5. Il ressort des termes de la décision explicite du 14 septembre 2022 que, pour ajourner à trois ans la demande de naturalisation de Mme A…, le ministre de l’intérieur s’est fondé sur les motifs tirés, d’une part, de ce que cette dernière avait été l’autrice de faits de rébellion le 22 juillet 2013 et, d’autre part, de ce que son parcours professionnel, apprécié dans sa globalité depuis son entrée en France, ne permettait pas de considérer qu’elle avait réalisé pleinement son insertion professionnelle puisqu’elle ne disposait pas actuellement de ressources suffisantes et stables.
6. En premier lieu, il ressort des pièces du dossier, et plus particulièrement du jugement du tribunal correctionnel de Versailles du 4 février 2014, et il n’est pas contesté, que Mme A… a été condamnée à un mois d’emprisonnement avec sursis pour des faits de rébellion commis le 22 juillet 2013 sur deux gardiens de la paix. Par suite, eu égard à la gravité des faits, notamment constitués de violences physiques, qui sont reprochés à la requérante, et qui n’étaient pas excessivement anciens à la date de la décision attaquée, le ministre, qui dispose d’un large pouvoir pour apprécier l’opportunité d’accorder la nationalité française, a pu, sans commettre d’erreur manifeste d’appréciation ni d’erreur de fait puisque le ministre a, à la différence du préfet, uniquement rappelé la qualification de rébellion, ajourner à trois ans la demande de naturalisation présentée par Mme A… sur le motif cité au point 5 du présent jugement.
7. En deuxième lieu, et au surplus, Mme A… ne contestant pas le motif tiré de l’insuffisance de son insertion professionnelle, il ressort des pièces du dossier, notamment du dossier de la demande d’acquisition de la nationalité française formulée par la requérante, des attestations de paiement de la caisse d’allocations familiales des Yvelines et de l’avis d’imposition de l’intéressée, que cette dernière était en recherche d’emploi le 19 mars 2019, qu’elle a déclaré un revenu fiscal de référence nul au titre de l’année 2020 et qu’elle était bénéficiaire du revenu de solidarité active en mai 2019 et septembre 2020.

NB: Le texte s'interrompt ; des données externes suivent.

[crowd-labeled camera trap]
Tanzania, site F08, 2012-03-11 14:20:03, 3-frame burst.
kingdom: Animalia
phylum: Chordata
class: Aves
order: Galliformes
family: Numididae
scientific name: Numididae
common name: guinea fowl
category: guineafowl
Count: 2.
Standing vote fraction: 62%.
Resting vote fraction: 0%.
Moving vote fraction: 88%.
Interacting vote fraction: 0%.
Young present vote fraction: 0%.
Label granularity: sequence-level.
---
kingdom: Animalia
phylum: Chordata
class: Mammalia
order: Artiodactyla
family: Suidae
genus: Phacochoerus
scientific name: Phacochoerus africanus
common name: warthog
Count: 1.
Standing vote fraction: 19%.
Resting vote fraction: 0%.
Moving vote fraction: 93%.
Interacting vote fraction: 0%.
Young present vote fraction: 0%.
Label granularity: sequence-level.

8. En troisième et dernier lieu, les circonstances selon lesquelles Mme A… remplirait les autres conditions d’acquisition de la nationalité française sont sans incidence sur la légalité de la décision attaquée eu égard au motif qui la fonde.
9. Il résulte de tout ce qui précède que les requêtes n° 2210594 et n° 2212203 doivent être rejetées en toutes leurs conclusions.
D E C I D E :
Article 1er : Les requêtes n° 2210594 et n° 2212203 de Mme A… sont rejetées.
Article 2 : Le présent jugement sera notifié à Mme B… A…, au ministre de l’intérieur et à Me Pereira.
Délibéré après l’audience du 9 octobre 2025 à laquelle siégeaient :
Mme Béria-Guillaumie, présidente,
Mme Gibson-Théry, première conseillère,
Mme Baufumé, première conseillère.
Rendu public par mise à disposition au greffe le 30 octobre 2025.
La rapporteure,
A. BAUFUMÉ
La présidente,
M. BÉRIA-GUILLAUMIE
La greffière,
B. GAUTIER
La République mande et ordonne au ministre de l’intérieur
en ce qui le concerne ou à tous commissaires de justice
à ce requis en ce qui concerne les voies de droit commun
contre les parties privées, de pourvoir
à l’exécution de la présente décision.